Annie Cooper is the Socio-economic Coordinator for the Wildlife Conservation Society in Brazil. She has worked on research and programs for rural community organizations in Brazil, the UK, the Middle East, and Central America.
Annie and Felipe would like to thank:
The Piagaçu Institute and WCS- Brazil are funded by the Gordon and Betty Moore Foundation. The Brazilian National Council of Scientific and Technological Development (CNPq) provided a grant for Felipe’s Masters. The project currently receives funding from the Mamirauá Sustainable Development Institute (IDSM) and is supported by the Amazonas State Centre for Conservation Units (CEUC). Biologist, Adrian Barnett reviewed the blog.
Learn more (in Portuguese):
Felipe Rossoni Cardoso, 2008. Ecologia da pesca e biologia reprodutiva do acará-disco (Symphysodon aequifasciatus, Pellegrin 1904) (Perciformes: Cichlidae) na RDS Piagaçu-Purus, Amazônia Central: subsídios para o manejo sustentável de um recurso natural. UFAM / INPA.
Plano de Gestão da Reserva de Desenvolvimento Sustentável Piagaçu-Purus. 2010
Discus in depth
There are three species of discus, all in the genus Symphysodon (sim-fi-so-don). All are found only in the Amazon basin: the one in the story is the green discus (S. aequifasciatus), which occurs only on the Solimões river and its tributaries. The two others are Heckel’s Discus (S. discus), which occurs on the lower Rio Negro and the Trombetas river, and one (called either S. tarzoo or S. haraldi) from steams on the middle Rio Negro.
Discus can grow up to 15cm and, in captivity, can live for over 30 years. They can start breeding at the age of 12-15 months years and will form a mated pair to care for their young. They take turns in guarding the eggs and then, once these hatch, the parents do something remarkable – they produce a nutritive slime from their bodies on which the hatchlings feed until they are big enough to swim away and fend for themselves. Discus are one of the very few fishes to do this.
Discus were first scientifically described in 1840. They did not become part of the aquarium trade until the 1930’s, mainly because they are very fussy about water quality. Tropical fish hobbyists love discus; they come in such variety of spectacular patterns. Some of these were specially bred in captivity, others occur naturally. The discus is so variable for two reasons: because fish in each river and stream have very little contact, allowing local variations to evolve, and also because, since the bars and stripes act as camouflage, if individuals in a river have a different appearance, this makes it harder for predators to form an ‘prey image’ of what a discus looks like.
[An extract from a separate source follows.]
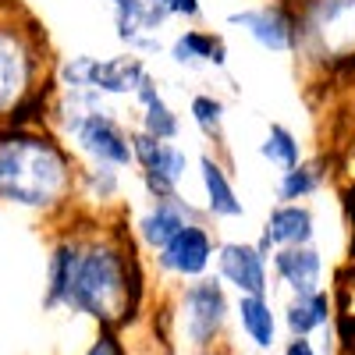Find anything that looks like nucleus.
<instances>
[{"label": "nucleus", "instance_id": "obj_1", "mask_svg": "<svg viewBox=\"0 0 355 355\" xmlns=\"http://www.w3.org/2000/svg\"><path fill=\"white\" fill-rule=\"evenodd\" d=\"M68 189L71 164L57 142L33 132L0 135V199L43 210L64 199Z\"/></svg>", "mask_w": 355, "mask_h": 355}, {"label": "nucleus", "instance_id": "obj_2", "mask_svg": "<svg viewBox=\"0 0 355 355\" xmlns=\"http://www.w3.org/2000/svg\"><path fill=\"white\" fill-rule=\"evenodd\" d=\"M64 302L103 323L125 320L128 309L135 306V284L128 281V266L121 252H114L107 245H93L85 252L75 249Z\"/></svg>", "mask_w": 355, "mask_h": 355}, {"label": "nucleus", "instance_id": "obj_3", "mask_svg": "<svg viewBox=\"0 0 355 355\" xmlns=\"http://www.w3.org/2000/svg\"><path fill=\"white\" fill-rule=\"evenodd\" d=\"M64 78L71 89H96V93H135L146 78V64L139 57H114V61H93L75 57L64 64Z\"/></svg>", "mask_w": 355, "mask_h": 355}, {"label": "nucleus", "instance_id": "obj_4", "mask_svg": "<svg viewBox=\"0 0 355 355\" xmlns=\"http://www.w3.org/2000/svg\"><path fill=\"white\" fill-rule=\"evenodd\" d=\"M68 132L75 135V142L89 157H96L100 164H110V167H121L132 160V146H128V135L117 128V121L103 110H89V114H75L68 117Z\"/></svg>", "mask_w": 355, "mask_h": 355}, {"label": "nucleus", "instance_id": "obj_5", "mask_svg": "<svg viewBox=\"0 0 355 355\" xmlns=\"http://www.w3.org/2000/svg\"><path fill=\"white\" fill-rule=\"evenodd\" d=\"M309 40L323 50L345 57L355 50V0H316L309 11Z\"/></svg>", "mask_w": 355, "mask_h": 355}, {"label": "nucleus", "instance_id": "obj_6", "mask_svg": "<svg viewBox=\"0 0 355 355\" xmlns=\"http://www.w3.org/2000/svg\"><path fill=\"white\" fill-rule=\"evenodd\" d=\"M28 78H33V57L25 40L0 25V114L21 103V96L28 93Z\"/></svg>", "mask_w": 355, "mask_h": 355}, {"label": "nucleus", "instance_id": "obj_7", "mask_svg": "<svg viewBox=\"0 0 355 355\" xmlns=\"http://www.w3.org/2000/svg\"><path fill=\"white\" fill-rule=\"evenodd\" d=\"M185 306H189V334H192V341L206 345L217 334V327L224 323V313H227L220 284L217 281H199L185 295Z\"/></svg>", "mask_w": 355, "mask_h": 355}, {"label": "nucleus", "instance_id": "obj_8", "mask_svg": "<svg viewBox=\"0 0 355 355\" xmlns=\"http://www.w3.org/2000/svg\"><path fill=\"white\" fill-rule=\"evenodd\" d=\"M160 252H164L160 256L164 266H171V270L185 274V277H196V274L206 270V263H210V239H206L202 227L185 224Z\"/></svg>", "mask_w": 355, "mask_h": 355}, {"label": "nucleus", "instance_id": "obj_9", "mask_svg": "<svg viewBox=\"0 0 355 355\" xmlns=\"http://www.w3.org/2000/svg\"><path fill=\"white\" fill-rule=\"evenodd\" d=\"M220 274L245 295H263L266 291V270H263V252L252 245L231 242L220 249Z\"/></svg>", "mask_w": 355, "mask_h": 355}, {"label": "nucleus", "instance_id": "obj_10", "mask_svg": "<svg viewBox=\"0 0 355 355\" xmlns=\"http://www.w3.org/2000/svg\"><path fill=\"white\" fill-rule=\"evenodd\" d=\"M231 25H242L249 28V36L266 46V50H288L295 43V25L284 11L277 8H259V11H239V15H231Z\"/></svg>", "mask_w": 355, "mask_h": 355}, {"label": "nucleus", "instance_id": "obj_11", "mask_svg": "<svg viewBox=\"0 0 355 355\" xmlns=\"http://www.w3.org/2000/svg\"><path fill=\"white\" fill-rule=\"evenodd\" d=\"M313 239V214L306 206H281V210L270 214L266 220V234L259 242V252L274 242H284V245H306Z\"/></svg>", "mask_w": 355, "mask_h": 355}, {"label": "nucleus", "instance_id": "obj_12", "mask_svg": "<svg viewBox=\"0 0 355 355\" xmlns=\"http://www.w3.org/2000/svg\"><path fill=\"white\" fill-rule=\"evenodd\" d=\"M277 270L299 295H313L316 281H320V256L306 245H291V249L277 252Z\"/></svg>", "mask_w": 355, "mask_h": 355}, {"label": "nucleus", "instance_id": "obj_13", "mask_svg": "<svg viewBox=\"0 0 355 355\" xmlns=\"http://www.w3.org/2000/svg\"><path fill=\"white\" fill-rule=\"evenodd\" d=\"M185 214H189V206L182 210V206L174 202V196H171V199H164V202L157 206V210L142 220V239L150 242L153 249H164V245L174 239V234L185 227Z\"/></svg>", "mask_w": 355, "mask_h": 355}, {"label": "nucleus", "instance_id": "obj_14", "mask_svg": "<svg viewBox=\"0 0 355 355\" xmlns=\"http://www.w3.org/2000/svg\"><path fill=\"white\" fill-rule=\"evenodd\" d=\"M199 167H202L206 196H210V214H217V217H242V202H239V196H234V189L227 185L220 164H214L210 157H202Z\"/></svg>", "mask_w": 355, "mask_h": 355}, {"label": "nucleus", "instance_id": "obj_15", "mask_svg": "<svg viewBox=\"0 0 355 355\" xmlns=\"http://www.w3.org/2000/svg\"><path fill=\"white\" fill-rule=\"evenodd\" d=\"M174 61L178 64H224V43L214 36H202V33H185L182 40L174 43Z\"/></svg>", "mask_w": 355, "mask_h": 355}, {"label": "nucleus", "instance_id": "obj_16", "mask_svg": "<svg viewBox=\"0 0 355 355\" xmlns=\"http://www.w3.org/2000/svg\"><path fill=\"white\" fill-rule=\"evenodd\" d=\"M239 313H242L245 334H249L259 348H270V345H274V313H270V306L263 302V295H245L242 306H239Z\"/></svg>", "mask_w": 355, "mask_h": 355}, {"label": "nucleus", "instance_id": "obj_17", "mask_svg": "<svg viewBox=\"0 0 355 355\" xmlns=\"http://www.w3.org/2000/svg\"><path fill=\"white\" fill-rule=\"evenodd\" d=\"M327 313H331L327 295H320V291H313V295H299V302L288 309V327L299 334V338H306L313 327H320V323L327 320Z\"/></svg>", "mask_w": 355, "mask_h": 355}, {"label": "nucleus", "instance_id": "obj_18", "mask_svg": "<svg viewBox=\"0 0 355 355\" xmlns=\"http://www.w3.org/2000/svg\"><path fill=\"white\" fill-rule=\"evenodd\" d=\"M263 157L281 164V167H295L299 164V142H295V135L288 128L274 125L270 135H266V142H263Z\"/></svg>", "mask_w": 355, "mask_h": 355}, {"label": "nucleus", "instance_id": "obj_19", "mask_svg": "<svg viewBox=\"0 0 355 355\" xmlns=\"http://www.w3.org/2000/svg\"><path fill=\"white\" fill-rule=\"evenodd\" d=\"M146 135H153V139H174L178 135V117L167 110V103L160 96L146 100Z\"/></svg>", "mask_w": 355, "mask_h": 355}, {"label": "nucleus", "instance_id": "obj_20", "mask_svg": "<svg viewBox=\"0 0 355 355\" xmlns=\"http://www.w3.org/2000/svg\"><path fill=\"white\" fill-rule=\"evenodd\" d=\"M316 189V171L313 167H288L284 171V182H281V199H302Z\"/></svg>", "mask_w": 355, "mask_h": 355}, {"label": "nucleus", "instance_id": "obj_21", "mask_svg": "<svg viewBox=\"0 0 355 355\" xmlns=\"http://www.w3.org/2000/svg\"><path fill=\"white\" fill-rule=\"evenodd\" d=\"M192 117H196V125H199L206 135H217V132H220L224 107H220V100H214V96H196V100H192Z\"/></svg>", "mask_w": 355, "mask_h": 355}, {"label": "nucleus", "instance_id": "obj_22", "mask_svg": "<svg viewBox=\"0 0 355 355\" xmlns=\"http://www.w3.org/2000/svg\"><path fill=\"white\" fill-rule=\"evenodd\" d=\"M167 11H174V15H199V0H167Z\"/></svg>", "mask_w": 355, "mask_h": 355}, {"label": "nucleus", "instance_id": "obj_23", "mask_svg": "<svg viewBox=\"0 0 355 355\" xmlns=\"http://www.w3.org/2000/svg\"><path fill=\"white\" fill-rule=\"evenodd\" d=\"M89 355H121V348H117L114 338H100L93 348H89Z\"/></svg>", "mask_w": 355, "mask_h": 355}, {"label": "nucleus", "instance_id": "obj_24", "mask_svg": "<svg viewBox=\"0 0 355 355\" xmlns=\"http://www.w3.org/2000/svg\"><path fill=\"white\" fill-rule=\"evenodd\" d=\"M284 355H316V352H313V345H309L306 338H295V341L288 345V352H284Z\"/></svg>", "mask_w": 355, "mask_h": 355}, {"label": "nucleus", "instance_id": "obj_25", "mask_svg": "<svg viewBox=\"0 0 355 355\" xmlns=\"http://www.w3.org/2000/svg\"><path fill=\"white\" fill-rule=\"evenodd\" d=\"M157 4H167V0H157Z\"/></svg>", "mask_w": 355, "mask_h": 355}]
</instances>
There are some very strange fish in Amazon waters: not only is there the famous and feared candiru (a small blood-sucking catfish, famous for its ability to detect urine and lodge itself uncomfortably close to its source), wood-eating catfish and pirana relatives that eat only the fins of other fish. Then there are electric eels, sting-rays and even fresh-water puffer fish. Oddest of all, perhaps, is the tadpole catfish, a tiny bright red animal that lives in-between moist leaves on the forest floor.